Mi voto va para…

Por: Alberto Zamora Vega
Universidad de Navarra, España

Vivo fuera del Perú desde hace algunos años y he seguido la campaña municipal a la alcaldía de Lima de cerca a través de la red y de amigos y familiares. Si la contrastamos con la campaña presidencial de Brasil podemos observar que dos días después de las elecciones existían cifras oficiales con los resultados y había una clara ganadora.

Centrándome en Lima, ha pasado casi un mes de las elecciones municipales y todavía nos hemos quedado con la idea de un “ganador virtual”. Aún no existe una cifra oficial de la ONPE que refleje formalmente a la ganadora a la alcaldía, sin embargo a todas luces se sabe que será Susana Villarán la próxima alcaldesa de Lima, quedando, según las encuestas, Lourdes Flores en segundo lugar.

Haciendo un poco de memoria histórica entre los gobernantes que hemos tenido en los últimos años se puede concluir que los peruanos muchas veces no atinamos al elegir al mejor candidato, o mejor dicho, al elegir al mejor gobernante.

Un claro caso que marcó un hito en la historia reciente del Perú fue la pugna por la presidencia en el año 1989 entre Mario Vargas Llosa y Alberto Fujimori. La historia se ha encargado de establecer quién era el más óptimo para el cargo, pero también se encargó de sentenciar como ganador al menos óptimo. Uno es premio Príncipe de Asturias y actual Premio Nobel, ambos de literatura; y el otro un dictador, condenado a veinticinco años de prisión y el autor de la más grande red de corrupción que se ha conocido en toda la historia del Perú.

En la actualidad, considero que de la pugna por la alcaldía de Lima se desprende que el mejor candidato no tiene porqué coincidir con el mejor gobernante. Qué duda cabe que en las últimas elecciones presidenciales se eligió a un candidato que dejó al Perú en la ruina económica y que fue elegido como la opción contraria al socialismo chavista-antiimperialista que ha influido en algunos países latinoamericanos, y que por suerte en el Perú no ha dado resultado. En otros países definitivamente no le hubieran dado una segunda oportunidad a Alan García. En el Perú sí, porque olvidamos rápidamente las cosas que pasaron, porque preferimos alternativas tradicionales a nuevas disertando entre el “preferir lo malo conocido a lo bueno por conocer”. Y aunque esta vez ha aprovechado esta segunda oportunidad para hacer las cosas bien (creo que no las ha hecho mal), esta solvencia económica que se está viviendo es una consecuencia lógica de la estabilidad económica que dejó el gobierno anterior y que, lejos de ser “toledista”, hay que reconocer que ese gobierno sentó las bases económicas actuales del Perú.

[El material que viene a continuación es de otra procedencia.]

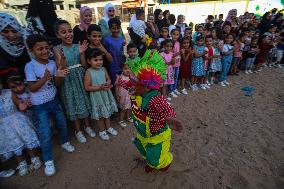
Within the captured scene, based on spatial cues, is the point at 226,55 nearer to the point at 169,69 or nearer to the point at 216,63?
the point at 216,63

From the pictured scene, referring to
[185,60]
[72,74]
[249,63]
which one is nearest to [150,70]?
[72,74]

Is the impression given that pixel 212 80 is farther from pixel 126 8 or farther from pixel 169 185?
pixel 126 8

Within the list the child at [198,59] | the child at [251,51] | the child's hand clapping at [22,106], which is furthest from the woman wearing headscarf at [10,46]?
the child at [251,51]

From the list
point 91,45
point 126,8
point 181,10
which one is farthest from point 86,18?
point 126,8

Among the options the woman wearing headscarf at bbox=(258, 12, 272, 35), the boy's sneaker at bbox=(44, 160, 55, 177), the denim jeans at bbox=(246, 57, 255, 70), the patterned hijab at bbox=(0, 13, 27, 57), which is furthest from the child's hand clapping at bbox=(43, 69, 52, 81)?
the woman wearing headscarf at bbox=(258, 12, 272, 35)

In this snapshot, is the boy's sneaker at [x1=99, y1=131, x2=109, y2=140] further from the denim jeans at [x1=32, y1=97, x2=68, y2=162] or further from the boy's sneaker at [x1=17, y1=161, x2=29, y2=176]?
the boy's sneaker at [x1=17, y1=161, x2=29, y2=176]

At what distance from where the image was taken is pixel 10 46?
8.98 feet

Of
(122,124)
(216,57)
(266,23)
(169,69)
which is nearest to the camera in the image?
(122,124)

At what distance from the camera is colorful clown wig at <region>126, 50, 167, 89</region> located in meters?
2.08

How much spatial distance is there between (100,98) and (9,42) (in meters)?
1.51

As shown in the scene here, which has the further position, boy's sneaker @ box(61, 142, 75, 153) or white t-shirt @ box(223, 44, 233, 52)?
white t-shirt @ box(223, 44, 233, 52)

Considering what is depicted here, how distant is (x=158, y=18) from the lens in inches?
264

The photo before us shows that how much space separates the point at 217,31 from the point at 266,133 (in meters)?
3.57

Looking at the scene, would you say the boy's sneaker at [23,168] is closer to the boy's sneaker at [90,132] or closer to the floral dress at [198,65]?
the boy's sneaker at [90,132]
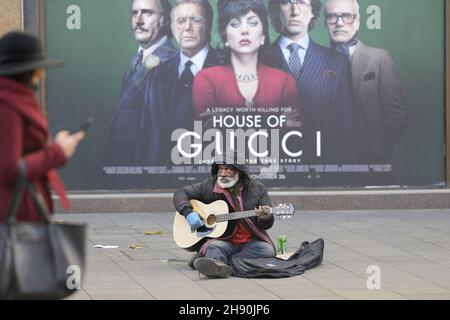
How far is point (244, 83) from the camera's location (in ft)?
48.2

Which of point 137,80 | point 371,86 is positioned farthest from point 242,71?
point 371,86

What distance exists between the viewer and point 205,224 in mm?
9641

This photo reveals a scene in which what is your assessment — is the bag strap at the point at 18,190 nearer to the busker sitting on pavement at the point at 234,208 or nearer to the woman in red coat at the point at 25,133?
the woman in red coat at the point at 25,133

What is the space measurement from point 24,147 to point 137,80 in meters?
9.68

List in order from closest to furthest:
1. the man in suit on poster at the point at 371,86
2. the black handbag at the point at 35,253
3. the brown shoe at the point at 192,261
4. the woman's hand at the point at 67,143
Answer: the black handbag at the point at 35,253 → the woman's hand at the point at 67,143 → the brown shoe at the point at 192,261 → the man in suit on poster at the point at 371,86

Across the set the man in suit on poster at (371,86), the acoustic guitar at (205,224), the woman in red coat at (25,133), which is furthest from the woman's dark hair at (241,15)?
the woman in red coat at (25,133)

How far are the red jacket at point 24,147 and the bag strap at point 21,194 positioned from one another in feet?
0.07

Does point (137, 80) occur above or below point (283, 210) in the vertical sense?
above

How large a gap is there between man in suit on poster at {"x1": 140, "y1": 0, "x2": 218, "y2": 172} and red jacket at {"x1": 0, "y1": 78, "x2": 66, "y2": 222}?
953 centimetres

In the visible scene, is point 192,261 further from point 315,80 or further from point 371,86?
point 371,86

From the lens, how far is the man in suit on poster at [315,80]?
578 inches

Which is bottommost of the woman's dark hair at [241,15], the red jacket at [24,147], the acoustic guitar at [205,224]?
the acoustic guitar at [205,224]

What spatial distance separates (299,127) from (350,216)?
4.77ft

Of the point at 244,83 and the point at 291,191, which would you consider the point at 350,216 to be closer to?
the point at 291,191
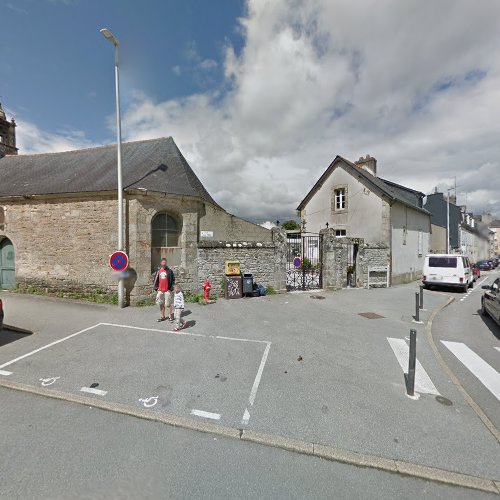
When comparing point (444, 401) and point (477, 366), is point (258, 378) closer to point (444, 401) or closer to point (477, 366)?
point (444, 401)

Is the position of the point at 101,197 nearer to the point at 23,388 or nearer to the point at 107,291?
the point at 107,291

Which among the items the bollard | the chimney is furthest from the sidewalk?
the chimney

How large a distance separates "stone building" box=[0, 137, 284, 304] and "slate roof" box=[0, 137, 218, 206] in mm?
54

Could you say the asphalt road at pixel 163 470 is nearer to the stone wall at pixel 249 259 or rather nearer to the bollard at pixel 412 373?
the bollard at pixel 412 373

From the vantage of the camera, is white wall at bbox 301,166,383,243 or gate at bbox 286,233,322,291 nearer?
gate at bbox 286,233,322,291

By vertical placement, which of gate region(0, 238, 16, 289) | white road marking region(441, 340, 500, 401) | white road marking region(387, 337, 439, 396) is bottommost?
white road marking region(441, 340, 500, 401)

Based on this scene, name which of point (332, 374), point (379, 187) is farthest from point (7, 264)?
point (379, 187)

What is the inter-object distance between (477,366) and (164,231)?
9.65m

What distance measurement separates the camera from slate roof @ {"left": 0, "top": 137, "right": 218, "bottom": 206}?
32.0 ft

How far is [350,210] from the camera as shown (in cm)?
1742

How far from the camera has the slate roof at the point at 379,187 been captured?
16227 mm

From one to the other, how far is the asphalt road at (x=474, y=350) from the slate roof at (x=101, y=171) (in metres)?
9.02

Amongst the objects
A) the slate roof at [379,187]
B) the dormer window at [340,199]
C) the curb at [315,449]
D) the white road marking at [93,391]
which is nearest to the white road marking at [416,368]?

Haciendo una nueva reflexión de las pasadas elecciones municipales, un candidato con ideas sumamente claras e interesantes le dio mucha fluidez y expectativa a la campaña; sin embargo ni siquiera fue uno de los favoritos, a pesar de presentar un plan novedoso y adecuado a las necesidades de una ciudad en continuo crecimiento, e incluso, creo yo, el mejor formado. Me parece que con más tiempo para preparar en su campaña, además de haber adoptado un discurso “más ameno” le hubiera ido mejor.

Y ahora que saldrá elegida alcaldesa una candidata que no ha hecho las cosas mal, que parece tener la actitud de hacerlas bien, no puedo dejar de opinar lo que le he escuchado, tanto en declaraciones como en debates televisivos, y es que ha sido un poco floja en sus ideas y sobretodo en la forma de manifestarlas. Esto no quita que deje de ser inteligente, especialmente para aprovechar la oportunidad coyuntural y mediática, y ganar los votos del candidato tachado.

De cara a la próxima campaña presidencial, está claro que existen candidatos y candidatas de fuerza que tienen asumida una posición importante en las encuestas. Al margen del análisis de las ideas de cada candidato en particular, una forma de poder elegir bien es dejar de escuchar esos discursos demagógicos, tradicionales y evidentes, y que no expresan en muchas ocasiones los verdaderos problemas sociales que tiene el Perú. Y eso lo podemos lograr exigiendo a los candidatos y candidatas ideas claras, concretas, contundentes, que reflejen una solución viable a los problemas sociales.